Na dyżurze pamiętać trzeba też o anginie brzusznej, czyli chronicznym niedokrwieniu jelit wynikającym najczęściej z miażdżycy tętnic. Patomechanizm jest bardzo podobny do dusznicy bolesnej. Pacjenci zazwyczaj odczuwają silne bóle brzucha krótko po posiłku, czyli w sytuacji, gdy zapotrzebowanie jelit na przepływ krwi jest większe, po czym ból ustępuje w kilka godzin. Brzuch, nawet w trakcie napadu bólu, jest miękki i bez patologicznych objawów.

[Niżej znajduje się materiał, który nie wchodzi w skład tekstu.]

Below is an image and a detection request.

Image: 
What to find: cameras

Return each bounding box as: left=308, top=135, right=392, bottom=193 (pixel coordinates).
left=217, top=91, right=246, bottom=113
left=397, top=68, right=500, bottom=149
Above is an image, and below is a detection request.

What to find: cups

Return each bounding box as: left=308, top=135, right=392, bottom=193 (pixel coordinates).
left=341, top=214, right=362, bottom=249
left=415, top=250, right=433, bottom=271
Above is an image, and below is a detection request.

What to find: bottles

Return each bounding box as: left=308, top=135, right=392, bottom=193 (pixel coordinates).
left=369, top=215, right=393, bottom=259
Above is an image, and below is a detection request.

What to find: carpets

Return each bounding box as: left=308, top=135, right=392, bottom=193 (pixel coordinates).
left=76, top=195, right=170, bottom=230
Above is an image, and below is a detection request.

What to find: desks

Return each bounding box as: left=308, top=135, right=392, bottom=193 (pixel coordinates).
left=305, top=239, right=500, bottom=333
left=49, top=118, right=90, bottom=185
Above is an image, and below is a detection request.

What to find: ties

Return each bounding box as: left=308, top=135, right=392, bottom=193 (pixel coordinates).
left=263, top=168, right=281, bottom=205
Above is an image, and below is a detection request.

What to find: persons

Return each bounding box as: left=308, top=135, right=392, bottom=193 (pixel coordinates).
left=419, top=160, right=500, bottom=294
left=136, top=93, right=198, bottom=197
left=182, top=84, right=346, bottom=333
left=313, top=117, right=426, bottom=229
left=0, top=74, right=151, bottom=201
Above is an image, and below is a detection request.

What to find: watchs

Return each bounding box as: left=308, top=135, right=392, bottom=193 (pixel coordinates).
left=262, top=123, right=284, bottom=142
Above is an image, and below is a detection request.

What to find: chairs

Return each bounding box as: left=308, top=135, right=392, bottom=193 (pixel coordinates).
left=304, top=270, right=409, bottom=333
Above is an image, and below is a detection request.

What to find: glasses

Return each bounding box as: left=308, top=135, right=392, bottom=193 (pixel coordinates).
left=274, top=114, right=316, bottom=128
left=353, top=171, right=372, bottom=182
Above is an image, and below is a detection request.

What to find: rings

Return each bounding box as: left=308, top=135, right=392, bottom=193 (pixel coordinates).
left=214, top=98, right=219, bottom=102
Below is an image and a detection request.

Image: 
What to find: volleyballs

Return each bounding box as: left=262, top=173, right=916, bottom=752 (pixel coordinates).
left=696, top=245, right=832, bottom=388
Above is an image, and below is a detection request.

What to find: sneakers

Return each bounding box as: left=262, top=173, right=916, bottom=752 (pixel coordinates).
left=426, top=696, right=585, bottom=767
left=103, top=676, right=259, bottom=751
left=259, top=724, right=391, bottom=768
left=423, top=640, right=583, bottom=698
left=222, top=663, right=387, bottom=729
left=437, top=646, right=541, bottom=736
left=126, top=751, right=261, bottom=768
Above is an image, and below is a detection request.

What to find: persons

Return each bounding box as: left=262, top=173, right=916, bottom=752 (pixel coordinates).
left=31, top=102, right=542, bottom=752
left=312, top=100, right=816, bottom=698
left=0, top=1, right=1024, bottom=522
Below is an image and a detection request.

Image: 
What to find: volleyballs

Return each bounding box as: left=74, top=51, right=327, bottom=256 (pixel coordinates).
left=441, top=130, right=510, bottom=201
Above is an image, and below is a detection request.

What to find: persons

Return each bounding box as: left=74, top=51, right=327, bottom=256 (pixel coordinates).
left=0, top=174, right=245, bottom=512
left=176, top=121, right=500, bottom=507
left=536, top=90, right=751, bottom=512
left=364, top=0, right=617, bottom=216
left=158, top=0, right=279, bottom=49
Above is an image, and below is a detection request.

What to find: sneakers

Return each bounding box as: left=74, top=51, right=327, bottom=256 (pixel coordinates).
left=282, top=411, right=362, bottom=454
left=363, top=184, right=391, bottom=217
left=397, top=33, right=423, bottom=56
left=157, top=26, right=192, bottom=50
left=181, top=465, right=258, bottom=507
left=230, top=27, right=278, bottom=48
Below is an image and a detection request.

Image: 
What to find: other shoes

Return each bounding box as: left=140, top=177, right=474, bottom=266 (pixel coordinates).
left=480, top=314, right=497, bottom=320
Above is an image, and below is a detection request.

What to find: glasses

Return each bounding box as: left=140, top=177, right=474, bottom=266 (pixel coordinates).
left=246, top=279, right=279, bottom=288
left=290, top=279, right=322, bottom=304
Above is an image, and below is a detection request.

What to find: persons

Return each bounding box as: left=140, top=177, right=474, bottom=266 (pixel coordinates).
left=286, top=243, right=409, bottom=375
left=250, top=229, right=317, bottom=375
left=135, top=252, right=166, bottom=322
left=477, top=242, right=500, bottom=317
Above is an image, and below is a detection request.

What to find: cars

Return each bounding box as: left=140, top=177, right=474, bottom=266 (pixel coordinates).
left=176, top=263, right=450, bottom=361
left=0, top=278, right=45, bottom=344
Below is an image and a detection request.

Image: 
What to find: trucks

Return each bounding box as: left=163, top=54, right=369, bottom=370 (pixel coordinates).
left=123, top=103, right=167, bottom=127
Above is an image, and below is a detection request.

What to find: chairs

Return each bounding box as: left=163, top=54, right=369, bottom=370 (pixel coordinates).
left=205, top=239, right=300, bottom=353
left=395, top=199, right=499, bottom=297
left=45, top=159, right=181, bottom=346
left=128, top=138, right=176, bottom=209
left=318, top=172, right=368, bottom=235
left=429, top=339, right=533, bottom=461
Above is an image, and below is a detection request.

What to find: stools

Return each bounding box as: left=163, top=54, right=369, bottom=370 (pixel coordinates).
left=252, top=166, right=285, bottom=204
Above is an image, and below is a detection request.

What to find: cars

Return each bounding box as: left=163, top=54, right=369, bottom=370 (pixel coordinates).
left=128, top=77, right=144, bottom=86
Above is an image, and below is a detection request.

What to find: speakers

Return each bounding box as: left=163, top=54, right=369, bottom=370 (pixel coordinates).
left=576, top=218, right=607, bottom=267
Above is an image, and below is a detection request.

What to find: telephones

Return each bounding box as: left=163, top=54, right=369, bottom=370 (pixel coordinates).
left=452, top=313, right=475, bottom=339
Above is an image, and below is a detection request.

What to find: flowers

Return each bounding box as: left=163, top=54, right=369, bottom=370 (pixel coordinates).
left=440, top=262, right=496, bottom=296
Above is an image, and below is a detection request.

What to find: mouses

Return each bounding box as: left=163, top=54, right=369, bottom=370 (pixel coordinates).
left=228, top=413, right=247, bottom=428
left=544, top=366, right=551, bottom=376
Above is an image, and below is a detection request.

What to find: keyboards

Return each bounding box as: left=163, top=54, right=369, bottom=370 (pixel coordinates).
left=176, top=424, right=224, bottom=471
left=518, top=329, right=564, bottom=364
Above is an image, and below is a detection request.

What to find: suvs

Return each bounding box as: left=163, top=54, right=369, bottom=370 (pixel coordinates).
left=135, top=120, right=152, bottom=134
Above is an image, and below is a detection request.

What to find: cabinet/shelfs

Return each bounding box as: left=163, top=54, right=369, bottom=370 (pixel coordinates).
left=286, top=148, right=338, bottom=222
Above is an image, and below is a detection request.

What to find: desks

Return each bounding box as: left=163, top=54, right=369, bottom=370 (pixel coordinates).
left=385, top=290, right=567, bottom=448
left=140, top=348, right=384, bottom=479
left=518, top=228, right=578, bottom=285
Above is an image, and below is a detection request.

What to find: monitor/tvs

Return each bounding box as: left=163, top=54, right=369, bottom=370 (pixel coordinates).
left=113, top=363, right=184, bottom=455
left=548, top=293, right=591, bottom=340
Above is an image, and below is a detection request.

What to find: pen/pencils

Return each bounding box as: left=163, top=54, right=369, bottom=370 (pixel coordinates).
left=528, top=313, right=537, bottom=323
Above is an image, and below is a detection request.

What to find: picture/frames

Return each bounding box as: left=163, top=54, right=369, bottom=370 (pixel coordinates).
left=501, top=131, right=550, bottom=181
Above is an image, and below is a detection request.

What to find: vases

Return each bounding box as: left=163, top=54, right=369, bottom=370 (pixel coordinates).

Taki pacjent również powinien mieć wykonaną angiografię naczyń brzusznych i powinien odwiedzić chirurga naczyniowego celem ustalenia dalszego leczenia, jednak w tym przypadku czasu na wdrożenie leczenia jest więcej.

Zapamiętaj na Twój Dyżur

  1. Zator krezki powoduje silny ból, lecz w badaniu przedmiotowym odchylenia mogą być niewielkie.
  2. U pacjenta z silnym bólem brzucha posłuchaj perystaltyki, zrób EKG i sprawdź, czy jest w grupie ryzyka.
  3. Masz 6 godzin od początku objawów, by uratować pacjenta – śpiesz się!
  4. Przydatne w diagnostyce mogę być D-dimery, LDH i amylaza, ale jedyne, co daje odpowiedź, to Tomografia Komputerowa.
  5. Jeśli pacjent geriatryczny ma nowy ból brzucha, to nigdy nie wypisuj go do domu bez rozszerzenia diagnostyki. A zanim postawisz diagnozę „zapalenie żołądka” u pacjenta powyżej 60 rż, zastanów się nad zatorem krezki.

Wpis nie jest obowiązującym standardem naukowym. Został stworzony w oparciu o doświadczenia lekarzy praktyków, piśmiennictwo i wymianę poglądów.